#### REQUIREMENT:
Write out the text of every one of the records below word for word, in the same order, leaving out the pictures.

#### DATASET EXTRACT:
——
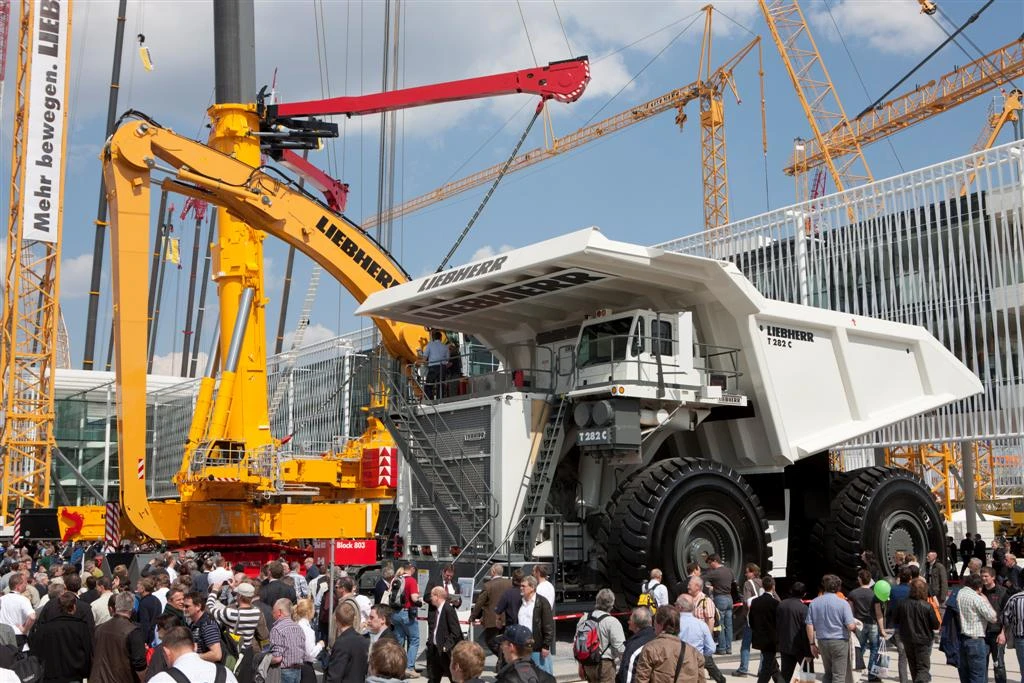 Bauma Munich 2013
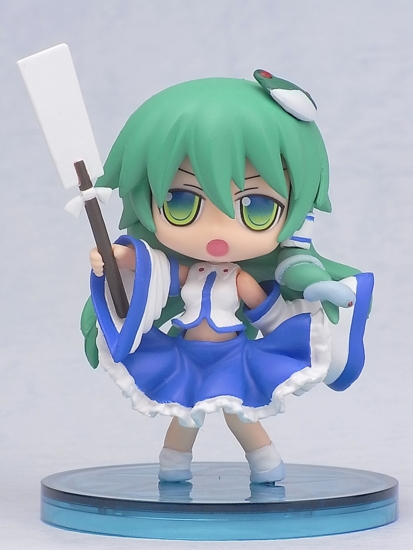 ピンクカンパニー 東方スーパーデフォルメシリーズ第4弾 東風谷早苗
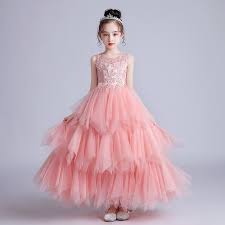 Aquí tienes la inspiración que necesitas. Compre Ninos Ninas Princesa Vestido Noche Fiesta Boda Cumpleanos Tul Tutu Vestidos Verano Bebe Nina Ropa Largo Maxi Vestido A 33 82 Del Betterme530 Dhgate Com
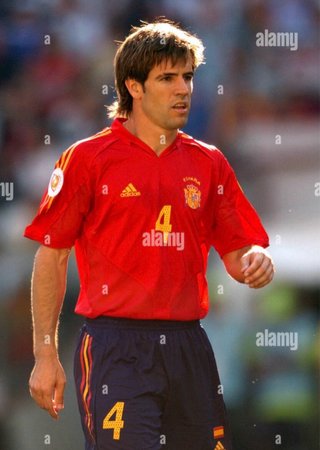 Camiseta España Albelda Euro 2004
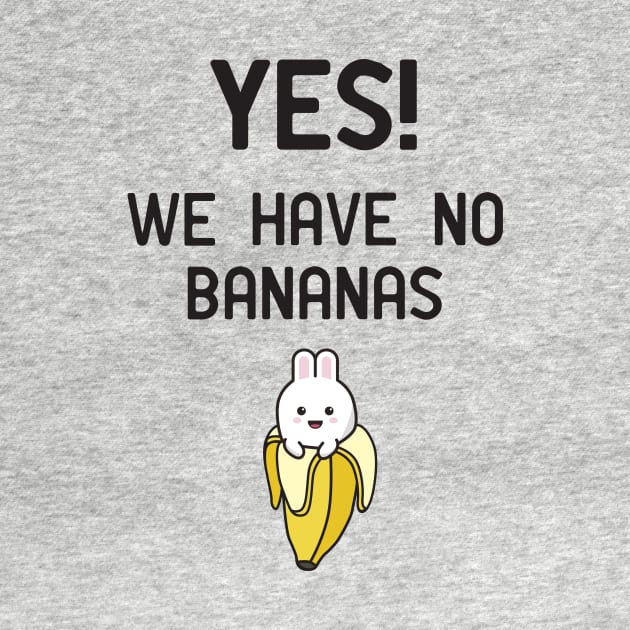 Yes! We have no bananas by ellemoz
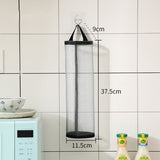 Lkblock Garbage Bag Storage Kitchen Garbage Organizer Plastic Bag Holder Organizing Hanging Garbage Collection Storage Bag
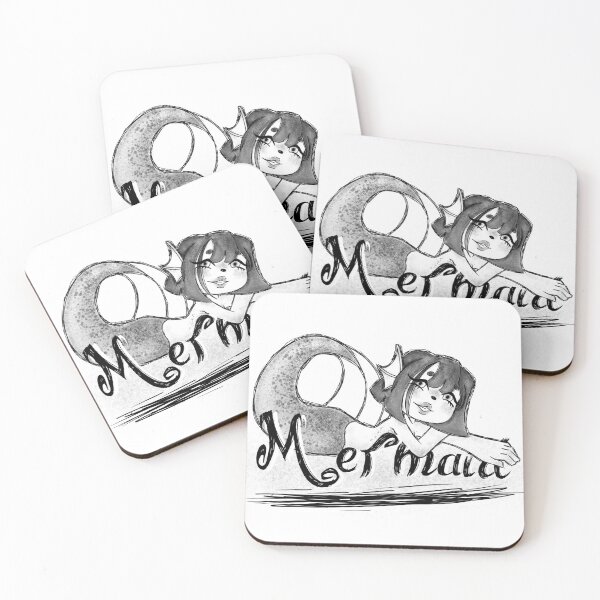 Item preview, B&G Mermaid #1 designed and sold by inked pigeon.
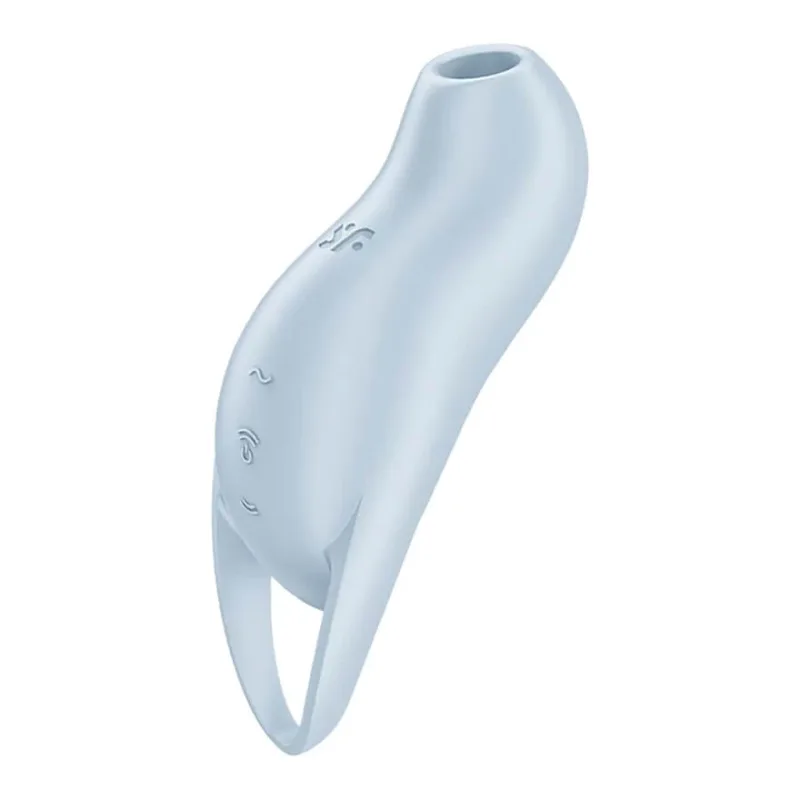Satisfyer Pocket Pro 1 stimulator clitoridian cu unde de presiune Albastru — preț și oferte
——
#### SOLUTION FOR THIS PROBLEM:
 Bauma Munich 2013
 ピンクカンパニー 東方スーパーデフォルメシリーズ第4弾 東風谷早苗
 Aquí tienes la inspiración que necesitas. Compre Ninos Ninas Princesa Vestido Noche Fiesta Boda Cumpleanos Tul Tutu Vestidos Verano Bebe Nina Ropa Largo Maxi Vestido A 33 82 Del Betterme530 Dhgate Com
 Camiseta España Albelda Euro 2004
 Yes! We have no bananas by ellemoz
 Lkblock Garbage Bag Storage Kitchen Garbage Organizer Plastic Bag Holder Organizing Hanging Garbage Collection Storage Bag
 Item preview, B&G Mermaid #1 designed and sold by inked pigeon.
Satisfyer Pocket Pro 1 stimulator clitoridian cu unde de presiune Albastru — preț și oferte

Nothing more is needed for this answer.